Obrońca Ruchu Chorzów Michał Koj, który w meczu z Lechią naciągnął mięsień dwugłowy uda, wrócił już do treningów.
- Michał ćwiczył rano w siłowni, a po południu wyjdzie z drużyną na boisko. Robimy wszystko, by mógł zagrać w niedzielę w Lubinie - mówi fizjoterapeuta Ruchu Włodzimierz Duś.
Od jakiegoś czasu z przewlekłym stanem zapalnym walczy Marcin Kowalczyk. Z tego powodu opuścił w ubiegłym tygodniu kilka treningów. Co prawda były reprezentant Polski znalazł się w kadrze na mecz z Lechią, ale całe spotkanie przesiedział na ławce rezerwowych.
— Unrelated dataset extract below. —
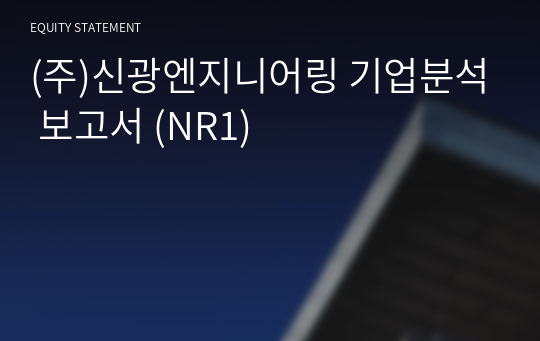 EQUITY STATEMENT

(주)신광엔지니어링 기업분석 보고서 (NR1)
Kolejny mikrocykl "Kowal" rozpoczął już jednak na pełnych obrotach i przygotowuje się do spotkania z Zagłębiem. - Z jego przypadłością spróbujemy mocniej powalczyć w trakcie przerwy na mecze reprezentacji. Wtedy będzie na to więcej czasu - informuje Duś.
Z kontuzjami zmagają się bramkarz Kamil Lech oraz pomocnik Milen Gamakow, który narzeka na uraz kolana. Bułgar trenował dziś rano w siłowni, a po południu będzie ćwiczył indywidualnie na boisku.